The event was part of the activities to respond to the campaign of "Digital for All: Innovation and Technology for Gender Equality" launched by the UN, aiming to share experience and call for efforts to promote gender equality and to encourage women to master science, technology, engineering, math, and cyberspace.
Addressing the event, President of the VWU Ha Thi Nga said that gender equality in science and technology will help bring into play the strengths of both genders and the great potential of that country's human resources.
However, Nga said that in reality, gender gaps remain in the field of Science, Technology, Engineering and Mathematics (STEM). He noted that the number of women engaging in the field and hold leadership position is modest.

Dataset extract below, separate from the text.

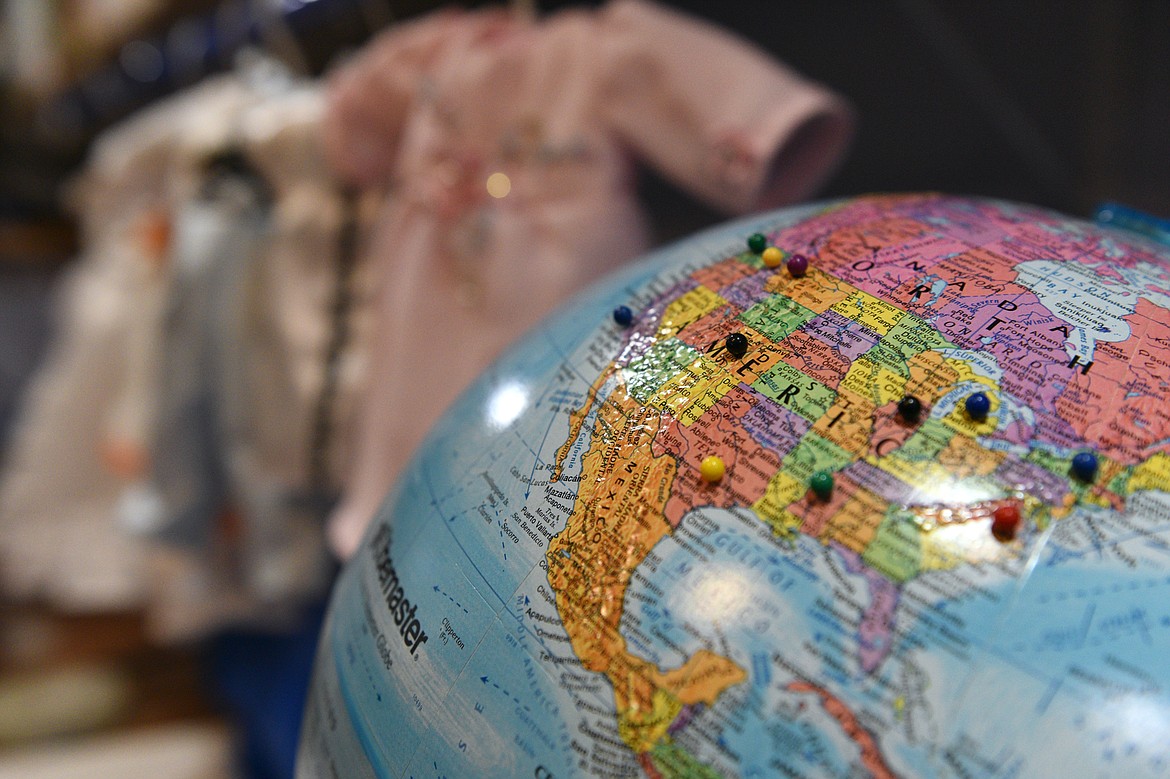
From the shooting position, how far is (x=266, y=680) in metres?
1.28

According to a UN report in 2022, women made up only 22 per cent of the workforce in the artificial intelligence sector and 28 per cent of the engineering graduates.

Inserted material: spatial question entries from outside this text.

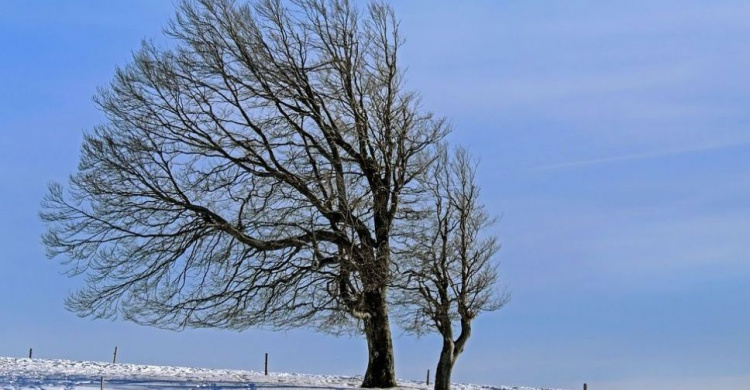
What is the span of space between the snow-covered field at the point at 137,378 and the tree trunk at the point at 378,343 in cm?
75

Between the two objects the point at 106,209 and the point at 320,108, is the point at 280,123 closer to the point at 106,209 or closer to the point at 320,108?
the point at 320,108

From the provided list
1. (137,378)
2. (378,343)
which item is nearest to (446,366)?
(378,343)

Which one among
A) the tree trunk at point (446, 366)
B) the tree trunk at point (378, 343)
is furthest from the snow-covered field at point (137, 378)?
the tree trunk at point (446, 366)

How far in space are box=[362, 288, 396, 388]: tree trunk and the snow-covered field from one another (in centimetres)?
75

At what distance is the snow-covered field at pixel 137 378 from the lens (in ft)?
77.7

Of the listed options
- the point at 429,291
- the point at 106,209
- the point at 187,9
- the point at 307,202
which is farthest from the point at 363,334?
the point at 187,9

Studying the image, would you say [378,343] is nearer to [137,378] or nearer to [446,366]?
[446,366]

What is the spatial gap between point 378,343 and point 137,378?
277 inches

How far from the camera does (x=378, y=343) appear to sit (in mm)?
26719

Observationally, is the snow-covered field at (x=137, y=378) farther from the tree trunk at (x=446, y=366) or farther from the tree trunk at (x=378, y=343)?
the tree trunk at (x=446, y=366)

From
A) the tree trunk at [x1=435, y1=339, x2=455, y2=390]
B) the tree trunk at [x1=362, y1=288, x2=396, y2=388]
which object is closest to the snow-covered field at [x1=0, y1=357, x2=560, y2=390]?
the tree trunk at [x1=362, y1=288, x2=396, y2=388]

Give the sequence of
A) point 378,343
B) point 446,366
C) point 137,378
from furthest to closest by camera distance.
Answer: point 446,366 → point 378,343 → point 137,378

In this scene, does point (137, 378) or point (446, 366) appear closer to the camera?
point (137, 378)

Meanwhile, data showed that 38 per cent of women operating online in different countries have experienced cyber-violence.
In order to change the situation, Nga underlined the need for joint efforts of stakeholders in pushing changes in macro-economic policies and making specific interventions for greater and more equal participation and benefits of women and girls from science and technology advances, helping them acquire knowledge and skills to protect themselves amid non-traditional challenges, especially cybersecurity.
Belarusian Ambassador to Vietnam Vladimir Baravikov stressed the necessity of due and close attention from the Government, agencies, as well as the general education system to ensuring equal rights in accessing education opportunities and digital technology, creating favourable conditions for women to contribute to, participate and benefit from STEM and in cyberspace.
Junior Colonel Nguyen Dinh Do Thi, deputy head of the Consultation Office under the Ministry of Public Security’s Department of Cyber Security and Hi-tech Crime Prevention, said that being fully aware of the benefits and harms of technology and cyberspace will help women and children protect themselves against invisible and non-traditional security challenges.
At the forum, participants shared initiatives and experience in promoting women and girls’ engagement in STEM and the building of a safety environment for women and girls.